Je lui insuffle de nouveau de l’air. Je nous revois nous embrasser goulument dans les toilettes.
« Je pouvais ressentir la texture de sa langue, le goût de son haleine, un mélange de vodka et de cigarette mentholée, sa queue gonfler sous son jean. »
Un bruit de craquement résonne à travers mon tympan. Une de ses côtes s’est brisée. Je le masse depuis tellement longtemps que mes bras me font mal.
« Je pouvais l’entendre jouir en moi et ressentir sa queue se retirer d’entre mes cuisses. Ce fut là son dernier cri avant de s’endormir. »
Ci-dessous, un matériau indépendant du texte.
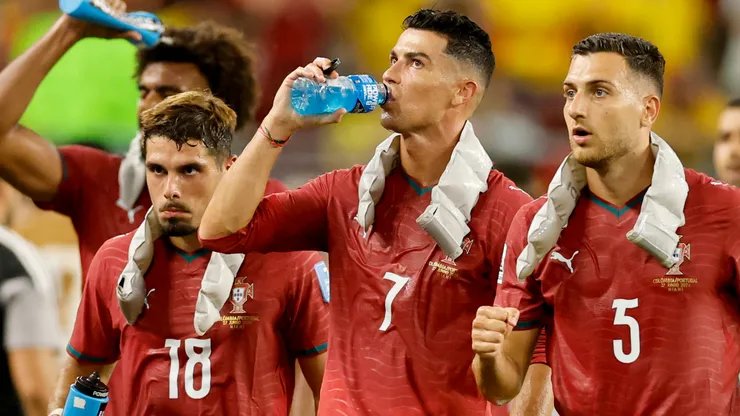 Cristiano Ronaldo #7 of Portugal drinks at the hydration break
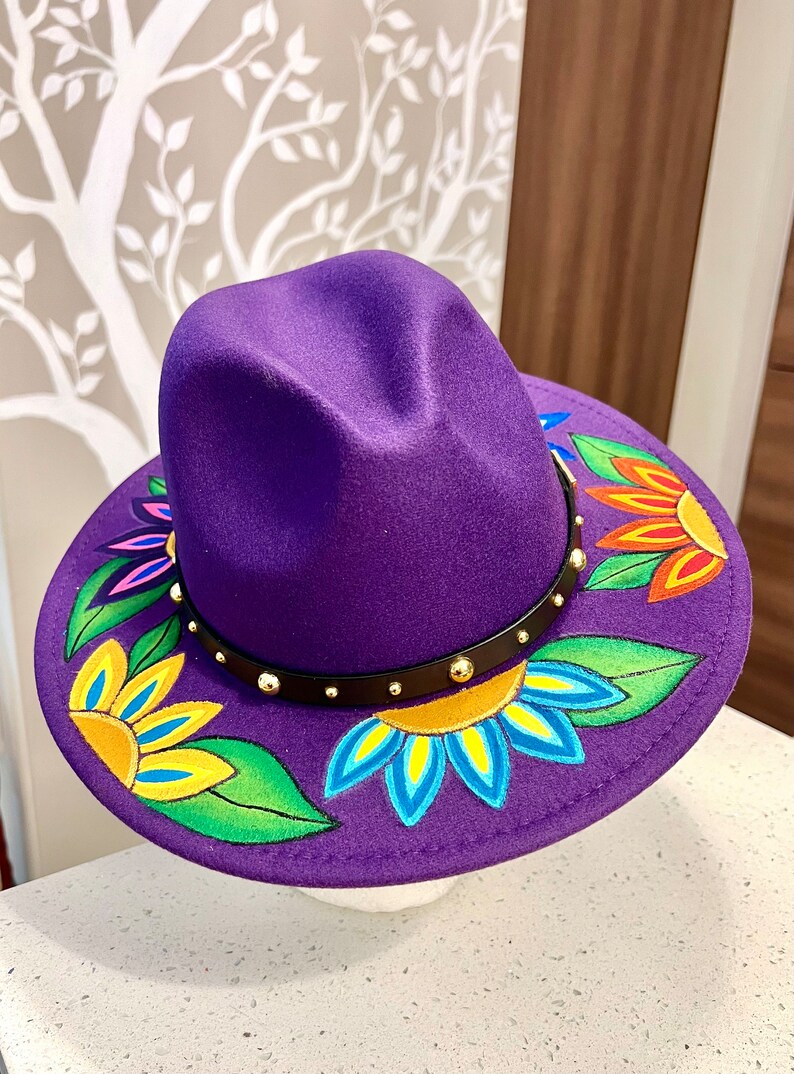 May include: A purple fedora hat with a black band and gold studs. The brim of the hat is decorated with colorful hand-painted flowers.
Je pars à la recherche de mon téléphone que je ne trouve pas au milieu de tout ce bordel. Je me maudis d’être aussi désordonné. Il va vraiment falloir que je me décide un jour à faire du rangement, aussi bien dans cet appartement que dans ma vie. Je trouve finalement mon iPhone dont la batterie est entièrement déchargée.
- Sérieux ?
J’ai l’impression d’être dans une pub pour l’un de ces smartphones vantant les mérites de sa charge en batterie face à son concurrent trop souvent critiqué. Une fois le téléphone branché mes yeux se fixent sur cet écran noir où s’affiche une batterie contenant un trait rouge. J’attends, encore et encore, jusqu’à ce que je me sente mal. Je cours à travers l’appartement pour me ruer dans la salle de bain. Je n’atteins pas les toilettes que je crache un puissant jet de vomi sur le sol. Ma gerbe est tellement acide qu’elle pourrait faire fondre le carrelage. Pas le temps de nettoyer tout ce merdier. J’essuie d’un revers de main le reste de gerbe que j’ai au coin des lèvres et retourne vers mon téléphone qui s’est rallumé. Je passe un coup de fil au service médical d’urgence et j’attends. J’observe ce mec dont le nom ne me revient pas et je me demande ce qui aurait pu le tuer. Je ne suis plus ce plan cul de la veille mais cet infirmier de vingt-six ans face à un patient décédé.